[WHAT IS BEING ASKED] Update the listing below so that every "black bollard" becomes "metal bollard", and leave all other text as it is.

>> START LISTING

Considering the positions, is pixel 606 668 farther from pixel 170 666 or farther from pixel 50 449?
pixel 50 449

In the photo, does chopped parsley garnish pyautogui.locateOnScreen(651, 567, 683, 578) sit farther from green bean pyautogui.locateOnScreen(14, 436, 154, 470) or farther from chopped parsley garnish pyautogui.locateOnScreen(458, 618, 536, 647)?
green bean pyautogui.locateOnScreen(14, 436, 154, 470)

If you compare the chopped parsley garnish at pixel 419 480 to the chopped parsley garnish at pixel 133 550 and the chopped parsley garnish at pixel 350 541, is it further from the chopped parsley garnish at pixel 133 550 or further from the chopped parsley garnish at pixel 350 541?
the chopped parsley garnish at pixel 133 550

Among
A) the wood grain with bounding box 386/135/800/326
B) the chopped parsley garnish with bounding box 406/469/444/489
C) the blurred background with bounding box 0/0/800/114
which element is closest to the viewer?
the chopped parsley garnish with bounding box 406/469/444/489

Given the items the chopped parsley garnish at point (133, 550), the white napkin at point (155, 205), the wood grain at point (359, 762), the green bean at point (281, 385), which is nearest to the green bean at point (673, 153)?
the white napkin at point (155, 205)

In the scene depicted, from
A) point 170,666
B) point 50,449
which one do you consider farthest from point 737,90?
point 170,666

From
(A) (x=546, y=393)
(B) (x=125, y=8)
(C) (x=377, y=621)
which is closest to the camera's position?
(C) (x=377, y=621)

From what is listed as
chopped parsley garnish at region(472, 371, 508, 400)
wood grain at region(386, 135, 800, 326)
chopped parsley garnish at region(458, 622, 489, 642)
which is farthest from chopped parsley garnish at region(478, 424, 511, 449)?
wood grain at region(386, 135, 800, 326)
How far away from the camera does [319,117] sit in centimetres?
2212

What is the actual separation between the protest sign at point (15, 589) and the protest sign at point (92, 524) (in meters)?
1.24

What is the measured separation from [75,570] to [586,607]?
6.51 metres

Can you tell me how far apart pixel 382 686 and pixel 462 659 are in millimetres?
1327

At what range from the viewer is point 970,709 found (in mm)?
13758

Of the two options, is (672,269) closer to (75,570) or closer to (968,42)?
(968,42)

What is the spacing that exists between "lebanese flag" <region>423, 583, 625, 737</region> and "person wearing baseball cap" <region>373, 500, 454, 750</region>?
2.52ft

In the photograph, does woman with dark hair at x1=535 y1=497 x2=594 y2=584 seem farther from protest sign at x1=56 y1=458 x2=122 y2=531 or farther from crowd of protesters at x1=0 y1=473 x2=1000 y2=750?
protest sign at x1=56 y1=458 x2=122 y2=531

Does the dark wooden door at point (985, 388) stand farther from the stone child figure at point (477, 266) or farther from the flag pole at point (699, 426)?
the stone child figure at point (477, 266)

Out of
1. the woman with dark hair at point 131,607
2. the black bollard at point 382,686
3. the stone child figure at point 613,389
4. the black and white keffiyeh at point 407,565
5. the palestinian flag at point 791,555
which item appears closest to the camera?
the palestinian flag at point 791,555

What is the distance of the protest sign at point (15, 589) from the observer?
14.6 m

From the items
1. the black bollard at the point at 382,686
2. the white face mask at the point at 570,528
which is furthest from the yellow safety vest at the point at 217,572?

>> END LISTING

[EXERCISE RESULT]
Considering the positions, is pixel 606 668 farther from pixel 170 666 or farther from pixel 50 449?
pixel 50 449

In the photo, does chopped parsley garnish pyautogui.locateOnScreen(651, 567, 683, 578) sit farther from green bean pyautogui.locateOnScreen(14, 436, 154, 470) or farther from chopped parsley garnish pyautogui.locateOnScreen(458, 618, 536, 647)?
green bean pyautogui.locateOnScreen(14, 436, 154, 470)

If you compare the chopped parsley garnish at pixel 419 480 to the chopped parsley garnish at pixel 133 550 and the chopped parsley garnish at pixel 350 541, is it further from the chopped parsley garnish at pixel 133 550 or further from the chopped parsley garnish at pixel 350 541?
the chopped parsley garnish at pixel 133 550

Among
A) the wood grain with bounding box 386/135/800/326
B) the chopped parsley garnish with bounding box 406/469/444/489
C) the blurred background with bounding box 0/0/800/114
which element is closest to the viewer?
the chopped parsley garnish with bounding box 406/469/444/489

Given the items the chopped parsley garnish at point (133, 550), the white napkin at point (155, 205), the wood grain at point (359, 762), the green bean at point (281, 385), which is nearest to the green bean at point (673, 153)?
the white napkin at point (155, 205)

In the scene depicted, from
A) point 170,666
B) point 50,449
which one do you consider farthest from point 737,90?
point 170,666

From
(A) (x=546, y=393)
(B) (x=125, y=8)
(C) (x=377, y=621)
which is closest to the camera's position?
(C) (x=377, y=621)

From what is listed as
chopped parsley garnish at region(472, 371, 508, 400)
wood grain at region(386, 135, 800, 326)
chopped parsley garnish at region(458, 622, 489, 642)
which is farthest from chopped parsley garnish at region(478, 424, 511, 449)?
wood grain at region(386, 135, 800, 326)
How far away from the camera does [319,117] sit in centimetres?
2212

What is the actual separation between the protest sign at point (15, 589) and the protest sign at point (92, 524) (in meters)?
1.24

What is the measured separation from [75,570] to [586,607]?
6.51 metres

Can you tell me how far apart pixel 382 686 and pixel 462 659 are in millimetres?
1327

At what range from the viewer is point 970,709 found (in mm)?
13758

Of the two options, is (672,269) closer to (75,570) or closer to (968,42)?
(968,42)

What is the spacing that exists between "lebanese flag" <region>423, 583, 625, 737</region> and "person wearing baseball cap" <region>373, 500, 454, 750</region>?
2.52ft

In the photograph, does woman with dark hair at x1=535 y1=497 x2=594 y2=584 seem farther from protest sign at x1=56 y1=458 x2=122 y2=531 or farther from crowd of protesters at x1=0 y1=473 x2=1000 y2=750?
protest sign at x1=56 y1=458 x2=122 y2=531

Does the dark wooden door at point (985, 388) stand farther from the stone child figure at point (477, 266) or farther from the flag pole at point (699, 426)?
the stone child figure at point (477, 266)

Out of
1. the woman with dark hair at point 131,607
2. the metal bollard at point 382,686
3. the stone child figure at point 613,389
4. the black and white keffiyeh at point 407,565
5. the palestinian flag at point 791,555
which item appears closest to the camera?
the palestinian flag at point 791,555

What is the distance of the protest sign at point (15, 589) from the observer?
14.6 m

From the items
1. the metal bollard at the point at 382,686
2. the white face mask at the point at 570,528
which is furthest from the yellow safety vest at the point at 217,572?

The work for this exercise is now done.